## [Text excerpt]
%%
It doesn't have to be that way.

The May jobs report offers troubling signals that the U.S. economy may be nearing its capacity to generate jobs. Nonfarm employers added only 38,000 workers -- a number that, even accounting for a Verizon Communications strike that took about 35,000 people off payrolls, fell far short of expectations. The unemployment rate declined to  4.7 percent, the lowest since November 2007, due to a drop in the number of people seeking work actively enough to be counted as unemployed. That's well below the level that economists see as full employment, the point at which further hiring tends to push up wages and inflation.

QuickTake Full Employment

To be sure, the jobs data are volatile and subject to revision, so one shouldn’t jump to conclusions from one month's data. More important, though, the headline numbers don’t tell the whole story. Because the unemployment rate counts only those who have sought work in the past four weeks, it misses millions of jobless who for one reason or another are staying on the sidelines. Employment among people in the prime working years of 25 to 54, for example, remains about 2.8 million jobs short of what would have been considered normal before the 2007-2009 recession.
%%
## [What to do]
a. Write out the rows as a numbered list, from the first line of the rows down through the line containing "<instances>", both included, leaving out any blank lines.
b. Continue the text on the May jobs report from the point where it stops.
The text about the jobs report has no connection to the rows that come after it.

(Rows from a segmentation dataset)
%%
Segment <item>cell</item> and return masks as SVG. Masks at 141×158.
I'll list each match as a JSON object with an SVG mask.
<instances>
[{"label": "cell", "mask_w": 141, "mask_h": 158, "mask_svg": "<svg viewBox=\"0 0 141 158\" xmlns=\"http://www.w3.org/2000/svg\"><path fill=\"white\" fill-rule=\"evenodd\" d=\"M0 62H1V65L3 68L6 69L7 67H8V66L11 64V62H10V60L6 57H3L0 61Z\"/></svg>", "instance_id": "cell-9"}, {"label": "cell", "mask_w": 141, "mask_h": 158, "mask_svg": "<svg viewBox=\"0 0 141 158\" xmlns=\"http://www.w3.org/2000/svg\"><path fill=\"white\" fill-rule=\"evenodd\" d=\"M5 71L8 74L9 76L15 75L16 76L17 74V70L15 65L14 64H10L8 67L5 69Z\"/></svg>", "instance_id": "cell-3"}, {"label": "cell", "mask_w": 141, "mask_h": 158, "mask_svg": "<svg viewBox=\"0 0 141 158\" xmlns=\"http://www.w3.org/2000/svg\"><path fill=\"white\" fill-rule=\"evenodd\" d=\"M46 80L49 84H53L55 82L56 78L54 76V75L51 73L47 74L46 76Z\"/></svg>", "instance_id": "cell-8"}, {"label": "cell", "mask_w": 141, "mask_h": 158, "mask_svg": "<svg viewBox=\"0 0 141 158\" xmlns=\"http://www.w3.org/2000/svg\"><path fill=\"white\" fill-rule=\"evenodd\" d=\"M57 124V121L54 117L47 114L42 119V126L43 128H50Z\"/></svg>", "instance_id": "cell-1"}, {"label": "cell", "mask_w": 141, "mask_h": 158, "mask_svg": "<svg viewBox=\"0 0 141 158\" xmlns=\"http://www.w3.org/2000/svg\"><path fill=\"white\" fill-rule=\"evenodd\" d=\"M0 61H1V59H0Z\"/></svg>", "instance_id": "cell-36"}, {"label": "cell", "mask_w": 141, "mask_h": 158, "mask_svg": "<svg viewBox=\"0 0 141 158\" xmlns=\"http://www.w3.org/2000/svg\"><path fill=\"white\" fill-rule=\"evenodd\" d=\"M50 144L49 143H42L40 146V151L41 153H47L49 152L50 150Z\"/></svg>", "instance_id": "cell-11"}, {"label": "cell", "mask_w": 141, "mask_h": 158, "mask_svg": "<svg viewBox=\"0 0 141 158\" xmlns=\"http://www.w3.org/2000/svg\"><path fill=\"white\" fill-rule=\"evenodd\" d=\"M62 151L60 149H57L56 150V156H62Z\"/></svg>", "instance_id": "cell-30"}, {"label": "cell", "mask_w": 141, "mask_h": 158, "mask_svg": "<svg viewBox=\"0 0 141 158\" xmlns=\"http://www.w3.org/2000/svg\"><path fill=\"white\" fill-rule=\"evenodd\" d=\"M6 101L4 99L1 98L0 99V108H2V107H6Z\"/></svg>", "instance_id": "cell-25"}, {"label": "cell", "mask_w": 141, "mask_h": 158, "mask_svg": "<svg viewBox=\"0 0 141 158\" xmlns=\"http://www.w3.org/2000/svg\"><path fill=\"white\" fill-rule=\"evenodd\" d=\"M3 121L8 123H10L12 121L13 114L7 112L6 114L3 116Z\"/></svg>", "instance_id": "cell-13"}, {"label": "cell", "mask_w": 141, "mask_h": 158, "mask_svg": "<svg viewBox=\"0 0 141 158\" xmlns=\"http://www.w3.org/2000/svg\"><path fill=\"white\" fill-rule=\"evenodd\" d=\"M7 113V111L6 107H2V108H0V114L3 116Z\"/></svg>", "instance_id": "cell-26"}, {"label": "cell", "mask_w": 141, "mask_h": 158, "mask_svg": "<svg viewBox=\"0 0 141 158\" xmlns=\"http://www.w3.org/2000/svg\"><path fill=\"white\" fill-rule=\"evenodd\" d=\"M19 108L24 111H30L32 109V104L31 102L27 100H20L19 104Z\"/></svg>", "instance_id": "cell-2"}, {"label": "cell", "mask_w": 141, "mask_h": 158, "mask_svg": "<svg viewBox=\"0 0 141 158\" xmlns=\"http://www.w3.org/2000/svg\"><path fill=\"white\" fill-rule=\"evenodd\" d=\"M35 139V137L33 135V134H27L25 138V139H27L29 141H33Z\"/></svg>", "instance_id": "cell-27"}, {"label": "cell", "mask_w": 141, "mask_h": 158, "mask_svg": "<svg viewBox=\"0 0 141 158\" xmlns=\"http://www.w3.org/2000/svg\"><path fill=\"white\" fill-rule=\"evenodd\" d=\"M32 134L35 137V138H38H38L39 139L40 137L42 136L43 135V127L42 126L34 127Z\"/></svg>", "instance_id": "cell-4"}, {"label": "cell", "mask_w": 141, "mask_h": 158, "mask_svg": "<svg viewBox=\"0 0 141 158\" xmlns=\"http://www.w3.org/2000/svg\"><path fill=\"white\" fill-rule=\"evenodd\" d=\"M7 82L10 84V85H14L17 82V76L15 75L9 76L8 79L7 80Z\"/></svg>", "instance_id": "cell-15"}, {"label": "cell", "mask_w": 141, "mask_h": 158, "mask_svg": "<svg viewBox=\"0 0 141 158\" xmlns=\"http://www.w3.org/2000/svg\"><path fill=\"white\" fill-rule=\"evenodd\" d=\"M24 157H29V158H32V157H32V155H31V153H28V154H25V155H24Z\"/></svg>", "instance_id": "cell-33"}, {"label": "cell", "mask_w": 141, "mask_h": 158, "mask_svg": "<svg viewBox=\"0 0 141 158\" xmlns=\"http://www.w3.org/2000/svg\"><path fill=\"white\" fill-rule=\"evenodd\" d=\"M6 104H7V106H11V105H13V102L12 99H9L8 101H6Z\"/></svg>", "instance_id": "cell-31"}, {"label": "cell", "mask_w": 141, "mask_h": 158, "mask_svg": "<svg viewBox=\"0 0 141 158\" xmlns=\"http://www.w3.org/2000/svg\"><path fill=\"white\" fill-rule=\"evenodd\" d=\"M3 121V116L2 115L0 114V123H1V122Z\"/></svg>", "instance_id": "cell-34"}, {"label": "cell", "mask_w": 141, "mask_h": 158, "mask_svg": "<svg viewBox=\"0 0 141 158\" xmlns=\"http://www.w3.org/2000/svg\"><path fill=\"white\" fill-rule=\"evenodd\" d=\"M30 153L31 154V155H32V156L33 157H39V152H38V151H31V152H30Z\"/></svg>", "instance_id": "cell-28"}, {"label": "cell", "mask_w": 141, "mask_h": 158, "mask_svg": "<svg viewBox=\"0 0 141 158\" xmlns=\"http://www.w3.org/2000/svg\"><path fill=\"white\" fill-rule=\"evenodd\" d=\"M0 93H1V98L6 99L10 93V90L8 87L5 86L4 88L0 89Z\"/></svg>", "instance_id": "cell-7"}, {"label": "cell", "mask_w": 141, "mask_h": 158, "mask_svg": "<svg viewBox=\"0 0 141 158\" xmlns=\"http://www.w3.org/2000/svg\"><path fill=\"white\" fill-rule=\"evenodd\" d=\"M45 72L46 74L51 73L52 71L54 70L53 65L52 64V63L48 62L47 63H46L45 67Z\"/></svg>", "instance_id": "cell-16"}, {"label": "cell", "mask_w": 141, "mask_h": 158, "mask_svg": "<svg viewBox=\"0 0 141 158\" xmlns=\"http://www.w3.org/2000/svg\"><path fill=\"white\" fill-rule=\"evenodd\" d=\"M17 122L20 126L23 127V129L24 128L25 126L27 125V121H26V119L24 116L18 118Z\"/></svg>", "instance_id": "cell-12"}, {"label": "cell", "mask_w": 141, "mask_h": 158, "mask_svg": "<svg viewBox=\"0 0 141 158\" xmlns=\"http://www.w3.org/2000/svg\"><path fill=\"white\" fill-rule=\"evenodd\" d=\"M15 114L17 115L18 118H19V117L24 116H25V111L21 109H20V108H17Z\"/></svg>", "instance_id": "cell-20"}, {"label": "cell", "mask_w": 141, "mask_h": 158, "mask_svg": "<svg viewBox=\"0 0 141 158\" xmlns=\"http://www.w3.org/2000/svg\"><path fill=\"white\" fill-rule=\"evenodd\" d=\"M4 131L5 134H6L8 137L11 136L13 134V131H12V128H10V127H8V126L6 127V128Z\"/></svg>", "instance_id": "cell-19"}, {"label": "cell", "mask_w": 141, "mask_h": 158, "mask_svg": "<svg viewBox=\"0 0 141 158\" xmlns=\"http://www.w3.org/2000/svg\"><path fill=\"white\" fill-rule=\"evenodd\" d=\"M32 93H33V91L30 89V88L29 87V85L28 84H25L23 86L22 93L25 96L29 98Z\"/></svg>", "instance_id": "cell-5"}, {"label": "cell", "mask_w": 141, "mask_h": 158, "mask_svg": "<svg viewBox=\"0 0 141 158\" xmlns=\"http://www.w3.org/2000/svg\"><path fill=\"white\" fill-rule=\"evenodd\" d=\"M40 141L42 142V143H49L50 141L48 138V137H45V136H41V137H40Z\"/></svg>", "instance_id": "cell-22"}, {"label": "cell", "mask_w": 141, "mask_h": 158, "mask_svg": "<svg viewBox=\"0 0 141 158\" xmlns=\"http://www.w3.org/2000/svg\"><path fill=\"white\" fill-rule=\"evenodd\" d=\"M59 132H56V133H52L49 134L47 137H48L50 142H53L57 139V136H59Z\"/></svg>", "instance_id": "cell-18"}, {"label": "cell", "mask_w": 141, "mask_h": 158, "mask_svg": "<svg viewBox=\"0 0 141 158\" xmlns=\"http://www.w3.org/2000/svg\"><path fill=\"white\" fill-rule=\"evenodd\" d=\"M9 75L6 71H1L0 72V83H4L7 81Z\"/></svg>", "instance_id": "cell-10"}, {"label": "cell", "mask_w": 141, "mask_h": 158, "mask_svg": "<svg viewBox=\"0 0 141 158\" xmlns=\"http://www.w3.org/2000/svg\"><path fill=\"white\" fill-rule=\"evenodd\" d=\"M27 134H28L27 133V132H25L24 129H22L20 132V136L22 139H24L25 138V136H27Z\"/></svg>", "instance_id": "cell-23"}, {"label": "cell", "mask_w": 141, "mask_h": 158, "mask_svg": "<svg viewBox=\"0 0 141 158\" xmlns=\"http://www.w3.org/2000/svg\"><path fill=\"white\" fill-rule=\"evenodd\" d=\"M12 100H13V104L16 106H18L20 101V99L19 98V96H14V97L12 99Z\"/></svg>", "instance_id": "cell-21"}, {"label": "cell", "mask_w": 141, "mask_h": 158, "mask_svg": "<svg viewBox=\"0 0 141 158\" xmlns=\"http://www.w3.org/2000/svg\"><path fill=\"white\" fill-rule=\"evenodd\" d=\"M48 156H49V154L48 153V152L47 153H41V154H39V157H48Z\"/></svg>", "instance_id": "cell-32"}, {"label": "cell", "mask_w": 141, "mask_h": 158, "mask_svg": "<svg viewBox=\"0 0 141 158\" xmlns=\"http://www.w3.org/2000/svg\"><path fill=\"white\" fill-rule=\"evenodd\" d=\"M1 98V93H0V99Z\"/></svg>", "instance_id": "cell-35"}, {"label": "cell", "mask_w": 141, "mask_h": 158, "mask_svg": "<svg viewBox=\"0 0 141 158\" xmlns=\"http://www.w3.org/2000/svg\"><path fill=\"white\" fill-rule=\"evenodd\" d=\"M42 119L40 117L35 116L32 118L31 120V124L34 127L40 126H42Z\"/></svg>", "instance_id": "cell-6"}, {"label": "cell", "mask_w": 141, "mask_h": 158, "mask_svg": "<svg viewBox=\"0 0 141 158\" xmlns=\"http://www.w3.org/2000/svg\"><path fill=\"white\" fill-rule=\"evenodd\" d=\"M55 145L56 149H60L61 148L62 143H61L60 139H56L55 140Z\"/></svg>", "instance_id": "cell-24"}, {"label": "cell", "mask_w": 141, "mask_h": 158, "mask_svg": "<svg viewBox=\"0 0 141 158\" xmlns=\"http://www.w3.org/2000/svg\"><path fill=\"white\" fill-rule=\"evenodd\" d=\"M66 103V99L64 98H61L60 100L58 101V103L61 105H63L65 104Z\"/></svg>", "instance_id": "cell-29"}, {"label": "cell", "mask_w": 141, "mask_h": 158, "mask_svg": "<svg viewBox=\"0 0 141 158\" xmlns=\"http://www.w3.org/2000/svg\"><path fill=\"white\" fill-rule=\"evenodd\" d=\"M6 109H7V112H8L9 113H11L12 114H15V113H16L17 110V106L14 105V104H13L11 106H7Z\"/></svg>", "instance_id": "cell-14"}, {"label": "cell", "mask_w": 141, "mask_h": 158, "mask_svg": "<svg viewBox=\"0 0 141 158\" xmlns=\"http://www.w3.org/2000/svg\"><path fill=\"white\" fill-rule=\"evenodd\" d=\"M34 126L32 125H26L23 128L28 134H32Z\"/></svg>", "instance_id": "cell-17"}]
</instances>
%%
## [Task responses]
a.
1. Segment <item>cell</item> and return masks as SVG. Masks at 141×158.
2. I'll list each match as a JSON object with an SVG mask.
3. <instances>

b.
The crucial question, then, is whether those people will work. If they've given up, or if their skills have irreparably deteriorated, then maybe the damage done by the  recession can’t be reversed any further. If better prospects can bring them into the job market, then employers can keep hiring without unduly pushing up wages.

One way to get a sense: Look at the actual monthly flows of people into the labor force. If they're already abnormally low as a share of the population, coaxing more people to join probably won't be easy. If they're within the historical range, there may be hope.

The data are encouraging. Throughout much of the current recovery, a large share of the population has started seeking work after being out of action -- meaning these people went from being classified as "not in the labor force" to "unemployed." That percentage has declined -- to an average of 0.75 percent in the three months through May -- but hasn’t fallen below its level at the peaks of the last two economic expansions. Here's how that looks:

Perhaps more promising, a lot of people are going straight from the sidelines into jobs, without even showing up as unemployed. On average in the three months through May, 1.67 percent of the population did so. That's a bit less than in previous months, but still high by historical standards. Here's how that looks:

In short, the evidence suggests that workers are available, if only employers saw enough demand for goods and services to keep hiring. This, together with persistently below-target inflation, supports the case for more ambitious stimulus policies such as infrastructure investment and possibly even direct payments from the central bank to taxpayers. Failing to consider such measures would risk leaving millions of potential workers behind.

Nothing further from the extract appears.